++++ Supplied records

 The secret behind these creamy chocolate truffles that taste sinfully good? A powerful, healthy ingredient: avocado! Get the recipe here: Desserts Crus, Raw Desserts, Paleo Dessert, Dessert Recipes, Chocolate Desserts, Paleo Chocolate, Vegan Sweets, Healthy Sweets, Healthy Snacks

++++++++
++++ Supplied records

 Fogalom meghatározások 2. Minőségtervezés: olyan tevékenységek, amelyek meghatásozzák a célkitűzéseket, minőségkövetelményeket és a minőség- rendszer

++++++++
++++ Supplied records

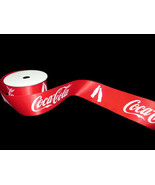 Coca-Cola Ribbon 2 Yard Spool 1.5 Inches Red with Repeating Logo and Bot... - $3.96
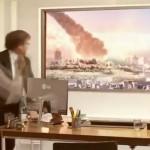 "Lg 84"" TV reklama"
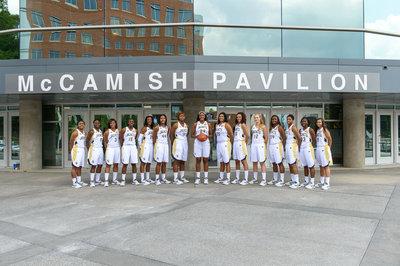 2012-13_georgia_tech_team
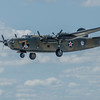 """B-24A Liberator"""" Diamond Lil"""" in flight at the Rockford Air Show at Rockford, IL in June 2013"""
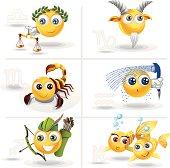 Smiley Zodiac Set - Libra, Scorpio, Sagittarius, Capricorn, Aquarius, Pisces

++++++++

A verbatim reproduction is expected: starting at the line above that has "in flight at", ending at the line that has "Smiley Zodiac Set", both included, and with no pictures and no other lines.

 """B-24A Liberator"""" Diamond Lil"""" in flight at the Rockford Air Show at Rockford, IL in June 2013"""
 Smiley Zodiac Set - Libra, Scorpio, Sagittarius, Capricorn, Aquarius, Pisces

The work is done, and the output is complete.